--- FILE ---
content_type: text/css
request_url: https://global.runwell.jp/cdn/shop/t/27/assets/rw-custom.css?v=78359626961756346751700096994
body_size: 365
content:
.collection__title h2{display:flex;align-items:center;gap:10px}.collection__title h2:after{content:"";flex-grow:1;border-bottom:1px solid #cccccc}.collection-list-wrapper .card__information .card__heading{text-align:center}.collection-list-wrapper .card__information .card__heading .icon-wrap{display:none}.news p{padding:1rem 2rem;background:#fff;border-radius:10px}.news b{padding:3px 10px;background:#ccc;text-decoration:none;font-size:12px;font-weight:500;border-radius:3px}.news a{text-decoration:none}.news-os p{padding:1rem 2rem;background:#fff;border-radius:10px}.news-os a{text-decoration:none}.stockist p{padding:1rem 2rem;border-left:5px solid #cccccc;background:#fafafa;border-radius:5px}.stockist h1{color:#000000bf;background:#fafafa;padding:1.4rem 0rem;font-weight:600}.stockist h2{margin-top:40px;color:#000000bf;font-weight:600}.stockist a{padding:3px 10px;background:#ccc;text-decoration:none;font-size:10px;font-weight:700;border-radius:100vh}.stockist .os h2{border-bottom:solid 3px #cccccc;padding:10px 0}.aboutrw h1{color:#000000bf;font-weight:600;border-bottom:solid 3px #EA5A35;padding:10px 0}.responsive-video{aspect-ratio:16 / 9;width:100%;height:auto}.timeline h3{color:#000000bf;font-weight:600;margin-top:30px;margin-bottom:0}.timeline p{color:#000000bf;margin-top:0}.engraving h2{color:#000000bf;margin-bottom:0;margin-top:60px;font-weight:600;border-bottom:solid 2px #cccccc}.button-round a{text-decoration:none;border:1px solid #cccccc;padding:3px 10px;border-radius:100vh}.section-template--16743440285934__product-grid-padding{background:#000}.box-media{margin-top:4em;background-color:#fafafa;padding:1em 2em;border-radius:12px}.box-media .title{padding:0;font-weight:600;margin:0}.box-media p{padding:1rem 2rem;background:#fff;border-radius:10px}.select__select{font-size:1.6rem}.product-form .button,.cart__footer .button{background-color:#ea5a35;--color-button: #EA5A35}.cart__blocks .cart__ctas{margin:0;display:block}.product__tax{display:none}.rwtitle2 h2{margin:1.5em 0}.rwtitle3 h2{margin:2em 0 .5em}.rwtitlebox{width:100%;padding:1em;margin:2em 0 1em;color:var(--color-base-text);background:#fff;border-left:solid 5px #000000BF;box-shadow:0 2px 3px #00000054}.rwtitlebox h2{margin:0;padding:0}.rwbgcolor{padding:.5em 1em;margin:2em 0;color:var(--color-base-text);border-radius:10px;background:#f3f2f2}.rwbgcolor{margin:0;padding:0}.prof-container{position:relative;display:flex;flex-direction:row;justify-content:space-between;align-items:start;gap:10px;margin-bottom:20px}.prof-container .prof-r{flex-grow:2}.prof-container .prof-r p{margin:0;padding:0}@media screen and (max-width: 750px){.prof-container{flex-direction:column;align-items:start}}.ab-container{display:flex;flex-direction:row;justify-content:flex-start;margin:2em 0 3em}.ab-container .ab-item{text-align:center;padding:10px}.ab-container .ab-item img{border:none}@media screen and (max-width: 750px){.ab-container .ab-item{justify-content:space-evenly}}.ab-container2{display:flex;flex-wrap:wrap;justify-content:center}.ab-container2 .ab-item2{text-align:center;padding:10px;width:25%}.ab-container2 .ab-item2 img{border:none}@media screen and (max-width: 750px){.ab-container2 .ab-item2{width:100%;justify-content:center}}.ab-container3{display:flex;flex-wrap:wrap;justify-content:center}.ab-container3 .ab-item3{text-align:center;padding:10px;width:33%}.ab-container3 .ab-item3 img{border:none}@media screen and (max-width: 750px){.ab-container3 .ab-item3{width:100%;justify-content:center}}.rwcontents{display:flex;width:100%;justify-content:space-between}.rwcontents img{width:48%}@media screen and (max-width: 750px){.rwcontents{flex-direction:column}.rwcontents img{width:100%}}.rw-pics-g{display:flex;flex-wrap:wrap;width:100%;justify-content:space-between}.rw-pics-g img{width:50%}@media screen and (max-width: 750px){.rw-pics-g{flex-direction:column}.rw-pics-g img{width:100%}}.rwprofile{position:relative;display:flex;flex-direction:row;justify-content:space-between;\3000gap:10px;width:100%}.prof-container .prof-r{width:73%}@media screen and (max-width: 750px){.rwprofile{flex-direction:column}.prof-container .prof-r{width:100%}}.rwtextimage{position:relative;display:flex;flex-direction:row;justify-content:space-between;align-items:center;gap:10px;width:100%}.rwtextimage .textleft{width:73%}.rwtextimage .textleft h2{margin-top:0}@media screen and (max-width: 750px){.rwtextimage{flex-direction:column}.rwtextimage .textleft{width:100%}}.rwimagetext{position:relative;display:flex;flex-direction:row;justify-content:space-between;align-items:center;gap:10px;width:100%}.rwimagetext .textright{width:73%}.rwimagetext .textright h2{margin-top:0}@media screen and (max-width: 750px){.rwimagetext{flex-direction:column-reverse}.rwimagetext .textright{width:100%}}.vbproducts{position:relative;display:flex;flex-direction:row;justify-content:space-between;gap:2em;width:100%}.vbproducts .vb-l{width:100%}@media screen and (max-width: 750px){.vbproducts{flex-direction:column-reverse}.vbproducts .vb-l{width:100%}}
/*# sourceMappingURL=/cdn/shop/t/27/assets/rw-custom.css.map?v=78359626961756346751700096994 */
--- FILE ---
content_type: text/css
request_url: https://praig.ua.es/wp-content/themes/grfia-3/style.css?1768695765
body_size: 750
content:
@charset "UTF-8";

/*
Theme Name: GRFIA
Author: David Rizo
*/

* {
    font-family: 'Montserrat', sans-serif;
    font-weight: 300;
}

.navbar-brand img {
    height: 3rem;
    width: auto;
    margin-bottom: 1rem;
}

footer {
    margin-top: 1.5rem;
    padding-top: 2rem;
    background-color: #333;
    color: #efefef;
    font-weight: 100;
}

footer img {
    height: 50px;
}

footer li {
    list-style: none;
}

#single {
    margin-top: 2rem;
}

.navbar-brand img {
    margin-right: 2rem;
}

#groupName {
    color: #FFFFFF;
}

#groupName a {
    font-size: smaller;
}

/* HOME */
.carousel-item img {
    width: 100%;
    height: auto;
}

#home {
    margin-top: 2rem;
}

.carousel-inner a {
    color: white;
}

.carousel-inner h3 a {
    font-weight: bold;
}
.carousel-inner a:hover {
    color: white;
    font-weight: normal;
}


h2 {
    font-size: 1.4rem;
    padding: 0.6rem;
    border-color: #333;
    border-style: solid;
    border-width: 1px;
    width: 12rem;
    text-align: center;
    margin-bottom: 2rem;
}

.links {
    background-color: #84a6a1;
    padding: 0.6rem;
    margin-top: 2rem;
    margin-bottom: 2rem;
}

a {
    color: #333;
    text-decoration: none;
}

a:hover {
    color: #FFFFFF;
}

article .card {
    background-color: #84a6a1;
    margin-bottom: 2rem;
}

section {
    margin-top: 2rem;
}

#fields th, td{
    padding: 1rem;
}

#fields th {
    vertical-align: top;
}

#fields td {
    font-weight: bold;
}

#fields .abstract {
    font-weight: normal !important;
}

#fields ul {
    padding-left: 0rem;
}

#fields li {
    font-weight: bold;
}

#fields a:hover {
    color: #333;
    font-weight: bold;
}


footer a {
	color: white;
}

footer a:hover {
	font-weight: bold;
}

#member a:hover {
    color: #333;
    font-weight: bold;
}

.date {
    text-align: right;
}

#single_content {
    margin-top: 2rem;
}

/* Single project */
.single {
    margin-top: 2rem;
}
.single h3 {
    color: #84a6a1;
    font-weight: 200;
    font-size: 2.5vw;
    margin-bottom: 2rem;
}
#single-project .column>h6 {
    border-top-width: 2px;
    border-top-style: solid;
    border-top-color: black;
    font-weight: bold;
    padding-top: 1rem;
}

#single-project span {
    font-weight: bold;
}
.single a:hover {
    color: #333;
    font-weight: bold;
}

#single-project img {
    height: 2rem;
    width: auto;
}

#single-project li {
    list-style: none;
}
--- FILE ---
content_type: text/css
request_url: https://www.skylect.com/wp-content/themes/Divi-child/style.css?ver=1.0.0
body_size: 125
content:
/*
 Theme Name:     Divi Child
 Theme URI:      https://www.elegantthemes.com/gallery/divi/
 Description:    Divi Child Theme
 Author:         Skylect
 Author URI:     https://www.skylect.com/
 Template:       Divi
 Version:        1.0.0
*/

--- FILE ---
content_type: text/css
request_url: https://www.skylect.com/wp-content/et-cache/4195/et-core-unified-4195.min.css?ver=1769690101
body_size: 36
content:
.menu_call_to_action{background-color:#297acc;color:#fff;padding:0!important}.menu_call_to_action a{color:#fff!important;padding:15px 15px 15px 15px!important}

- - -

**Goal of the exercise:**
Would you return all lines from the preceding listing that contain the word "assets"?

**Response area:**
request_url: https://global.runwell.jp/cdn/shop/t/27/assets/rw-custom.css?v=78359626961756346751700096994
/*# sourceMappingURL=/cdn/shop/t/27/assets/rw-custom.css.map?v=78359626961756346751700096994 */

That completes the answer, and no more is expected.